WHAT YOU SHOULD DO: Please answer from the Perl module excerpt: what meaning does it give for the x operator?

EXCERPT:
Perl Module 2
Control Structures and Regular Expressions
K. Yue copyright @2001
Revised: September 1, 2001
1. Operators and Comparators
Operator | Meaning |
** | Exponentiation |
**= | Exponentiation assignment |
() | Null list |
. | String concatenation |
.= | String concatenation assignment |
eq, ne, ge, gt, le, lt | String comparisons |
x | String repetition |
.. | Range |
-f, -x, -d, etc | Unary file test operators. Perl has the ability of testing various file settings. |
2. Control Structures
Example: Boolean values
""
# false
"0" # false
"00" # true
$n - $n # "0": false
undef # undef (undefined) is converted to "": false.
unless (some-condition)
{ action;
}
is equivalent to
if (! some-condition)
{ action;
}
DAILY_WORK:
while (1)
{ while (! &time_up_for_the_day)
{ last if &boss_let_go_early;
last DAILY_WORK if &win_lottery;
&work_a_while;
redo if &overtime_not_over;
} continue
{ &play_a_game_secretly_to_relax;
}
}
&work unless &too_tired;
&work if &having_fun;
&work until &too_tired;
&work while &having_fun;
for (stmt_1; stmt_2; stmt_3)

(Collected data)
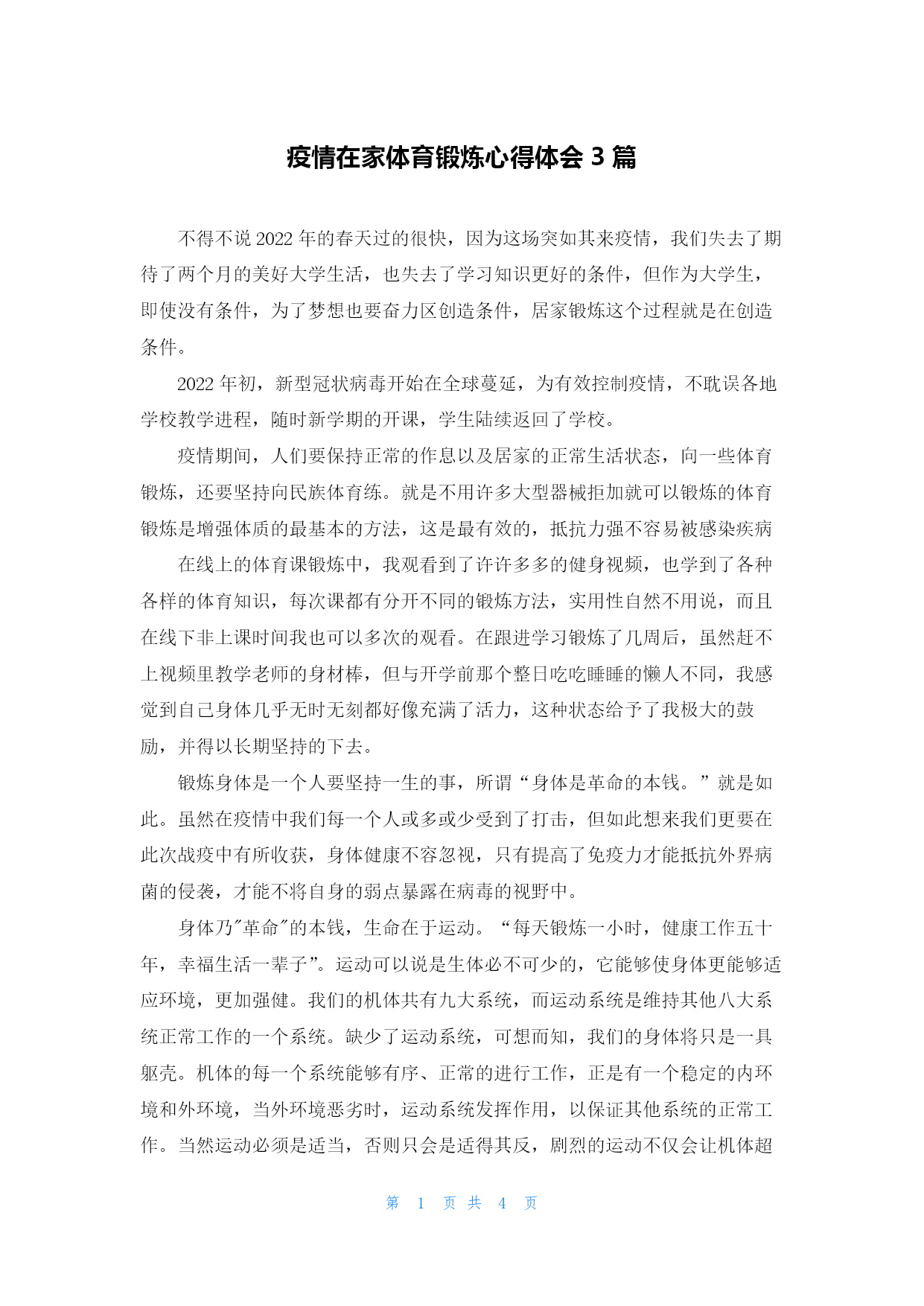 疫情在家体育锻炼心得体会 3 篇

不得不说 2022 年的春天过的很快，因为这场突如其来疫情，我们失去了期待了两个月的美好大学生活，也失去了学习知识更好的条件，但作为大学生，即使没有条件，为了梦想也要奋力区创造条件，居家锻炼这个过程就是在创造条件。

2022 年初，新型冠状病毒开始在全球蔓延，为有效控制疫情，不耽误各地学校教学进程，随时新学期的开课，学生陆续返回了学校。

疫情期间，人们要保持正常的作息以及居家的正常生活状态，向一些体育锻炼，还要坚持向民族体育练。就是不用许多大型器械拒加就可以锻炼的体育锻炼是增强体质的最基本的方法，这是最有效的，抵抗力强不容易被感染疾病

在线上的体育课锻炼中，我观看到了许许多多的健身视频，也学到了各种各样的体育知识，每次课都有分开不同的锻炼方法，实用性自然不用说，而且在线下非上课时间我也可以多次的观看。在跟进学习锻炼了几周后，虽然赶不上视频里教学老师的身材棒，但与开学前那个整日吃吃睡睡的懒人不同，我感觉到自己身体几乎无时无刻都好像充满了活力，这种状态给予了我极大的鼓励，并得以长期坚持的下去。

锻炼身体是一个人要坚持一生的事，所谓“身体是革命的本钱。”就是如此。虽然在疫情中我们每一个人或多或少受到了打击，但如此想来我们更要在此次战疫中有所收获，身体健康不容忽视，只有提高了免疫力才能抵抗外界病菌的侵袭，才能不将自身的弱点暴露在病毒的视野中。

身体乃"革命"的本钱，生命在于运动。“每天锻炼一小时，健康工作五十年，幸福生活一辈子”。运动可以说是生体必不可少的，它能够使身体更能够适应环境，更加强健。我们的机体共有九大系统，而运动系统是维持其他八大系统正常工作的一个系统。缺少了运动系统，可想而知，我们的身体将只是一具躯壳。机体的每一个系统能够有序、正常的进行工作，正是有一个稳定的内环境和外环境，当外环境恶劣时，运动系统发挥作用，以保证其他系统的正常工作。当然运动必须是适当，否则只会是适得其反，剧烈的运动不仅会让机体超

第 1 页 共 4 页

ANSWER SPACE: String repetition